No Rules, Just Right

I had once gotten it into my head that I wanted to be a Benedictine Oblate.  I felt this after being swept up by the romance of Kathleen Norris’ The Cloister Walk.  I dove in.  I found a monastery in Indiana that took long distance oblates and began my investiture.  Basically I was supposed to pray daily, read as much of The Liturgy of the Hours as I could fit into my normal life and read prescribed selections from the The Rule of Saint Benedict each day.

It didn’t take me long to discover that I was not, never had been, and never would be that disciplined.  I’m strong minded, some would say pigheaded.  My charity and my bent toward hospitality are marbled with a vein of vanity and selfishness.  My humility takes a back seat to my hubris.  In short I am not Oblate material.  This didn’t stop me from trying over and over again because one thing I hate is failure and not finishing what I started smacked of that dread emotion.

Every once in a while the little red book of The Rule calls to me to give it another once-over.  Although many, including contemporary Benedictines, say that The Rule doesn’t translate completely into our day and age I still find it difficult to translate much of it at all.  I find it difficult, for example, to accept their rule against laughter.  I love laughter.  I love inducing it in others.  I love having it induced in me.  I love puns and jokes and other idle chatter that leads me and the people around me to chuckle, snicker, and guffaw with abandon.

I have trouble with reading prescribed Scripture each and every day, repetitions week over week.  Repetition causes them to become rote and dry.  They lose their flavor.  Their impact wanes.  I understand that it is intended to invoke a sense of discipline but as noted above discipline is not my strong suit.  I don’t feel closer to God when reading The Liturgy every day.  I rarely feel as if God is listening and I occasionally find myself playing with The Liturgy readings, seeing if I can make them sound like iambic pentameter or finding phrases that have a haiku rhythm.   Somehow I think that’s falling short of the point.
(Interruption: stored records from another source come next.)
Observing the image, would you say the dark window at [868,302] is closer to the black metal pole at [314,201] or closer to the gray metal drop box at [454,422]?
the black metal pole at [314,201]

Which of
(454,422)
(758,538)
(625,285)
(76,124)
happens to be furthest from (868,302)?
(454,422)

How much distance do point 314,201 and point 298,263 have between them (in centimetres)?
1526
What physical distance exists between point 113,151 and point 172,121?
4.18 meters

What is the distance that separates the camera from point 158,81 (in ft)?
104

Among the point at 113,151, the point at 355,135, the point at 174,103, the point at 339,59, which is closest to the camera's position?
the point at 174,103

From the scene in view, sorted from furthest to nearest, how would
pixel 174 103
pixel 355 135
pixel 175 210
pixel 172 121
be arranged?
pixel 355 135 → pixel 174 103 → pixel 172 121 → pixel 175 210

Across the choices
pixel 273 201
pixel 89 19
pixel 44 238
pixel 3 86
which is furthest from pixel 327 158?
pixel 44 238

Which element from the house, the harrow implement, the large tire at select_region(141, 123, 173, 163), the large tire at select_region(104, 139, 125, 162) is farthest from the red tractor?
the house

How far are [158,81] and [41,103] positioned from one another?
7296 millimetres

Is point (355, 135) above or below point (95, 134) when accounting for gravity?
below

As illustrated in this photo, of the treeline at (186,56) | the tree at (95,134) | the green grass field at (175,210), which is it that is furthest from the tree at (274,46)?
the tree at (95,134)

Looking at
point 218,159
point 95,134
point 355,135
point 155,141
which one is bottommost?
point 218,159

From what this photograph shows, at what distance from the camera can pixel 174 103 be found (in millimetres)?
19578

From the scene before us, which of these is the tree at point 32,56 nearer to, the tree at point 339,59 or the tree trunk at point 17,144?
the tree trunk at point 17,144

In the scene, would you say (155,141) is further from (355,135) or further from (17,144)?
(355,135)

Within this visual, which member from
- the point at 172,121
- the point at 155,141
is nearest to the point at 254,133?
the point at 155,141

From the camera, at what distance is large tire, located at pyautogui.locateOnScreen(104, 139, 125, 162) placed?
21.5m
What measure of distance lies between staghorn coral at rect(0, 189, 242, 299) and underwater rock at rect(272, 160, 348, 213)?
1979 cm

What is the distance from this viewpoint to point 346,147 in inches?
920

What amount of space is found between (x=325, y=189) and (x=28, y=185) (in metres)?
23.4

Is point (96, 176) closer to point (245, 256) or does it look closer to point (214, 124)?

As I get older I find that while my church of choice is the Catholic Church (at least for the time being) that I am an uncomfortable Catholic.  I’m not even all that solid a Christian in many people’s eyes.  I see in the Gospels where Jesus told us the most important commandment was to worship God with all our heart, mind and soul, and the second most important was to love our neighbor as ourselves.  Those two things are fairly important.  The rest of it all is sauce.  Some people like some bolognaise and others like putanesca.   Some like gravy, some like béchamel.  I figure as long as you are loving God and loving your neighbor you’re doing better than most.  If praying The Liturgy of the Hours brings you closer to God then by all means pray it.  If it doesn’t have that effect then put it aside.  Don’t force it down your throat.  If reading the Tao Te Ching or Talmud or Kaballah invokes the Divine for you then read them.  Some days it means something to me to stop by the Church, light a candle and sit before the Eucharist.  Other days I get more of a spiritual boost and feel closer to God driving through the countryside, all the windows open and blaring Ricky Martin on the stereo.

The Rule of Saint Benedict isn’t bad.  It just isn’t for everyone, certainly not for me.  Is it a worthwhile read?  Sure.  It is historic, for some it is spiritual, and somewhere in there it has something to say to everyone.  You just may have to hunt for it.  And don’t be surprised or put off if what it says is, “I’m not for you.”  There is as much peace in that as there is in the opposite.